=== Requirement ===
Exactly the lines below starting at the line with "Philippines law agency" and ending at the line with "Sala de apartamento" are wanted, with both ends included. Leave out the pictures and add no other lines.

=== Entries shown ===
Segment Open
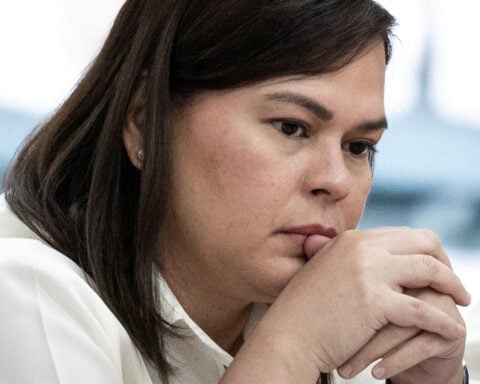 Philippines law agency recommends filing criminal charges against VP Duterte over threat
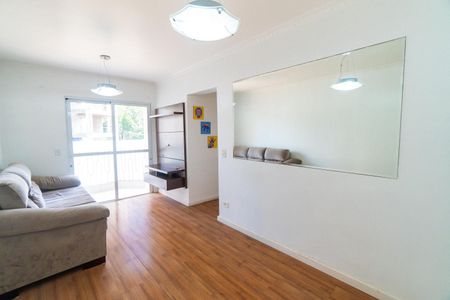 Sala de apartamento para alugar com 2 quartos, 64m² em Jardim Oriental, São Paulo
Segment Closed
Segment Open
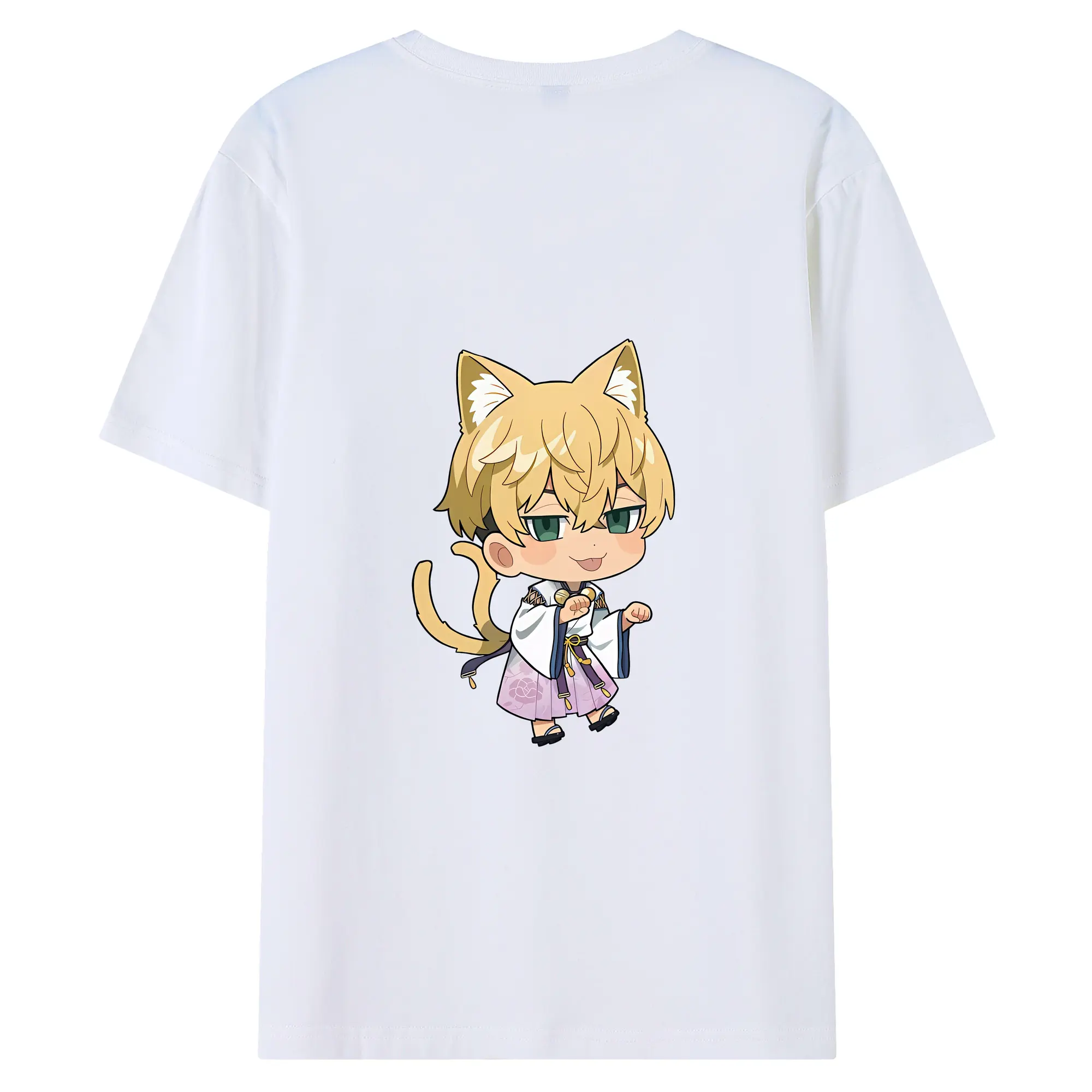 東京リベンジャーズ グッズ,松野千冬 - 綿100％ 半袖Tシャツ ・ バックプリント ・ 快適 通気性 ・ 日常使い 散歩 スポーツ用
Segment Closed
Segment Open
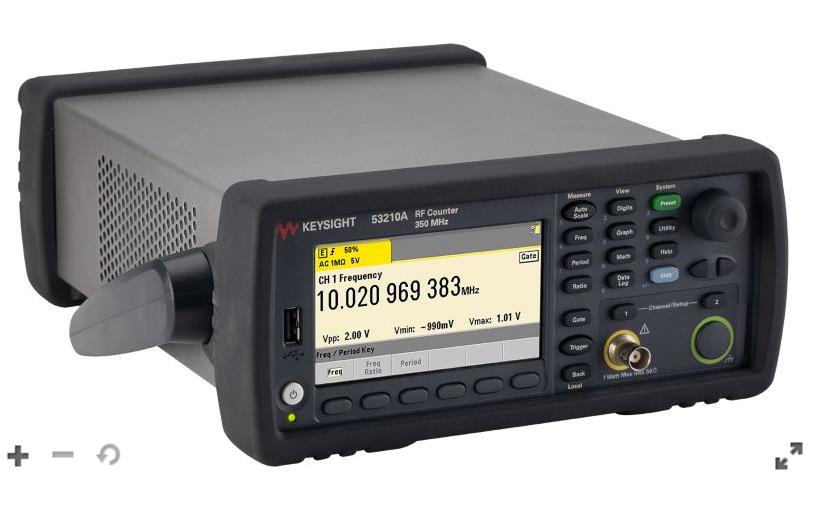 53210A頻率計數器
Segment Closed
=== Reply to the exercise ===
 Philippines law agency recommends filing criminal charges against VP Duterte over threat
 Sala de apartamento para alugar com 2 quartos, 64m² em Jardim Oriental, São Paulo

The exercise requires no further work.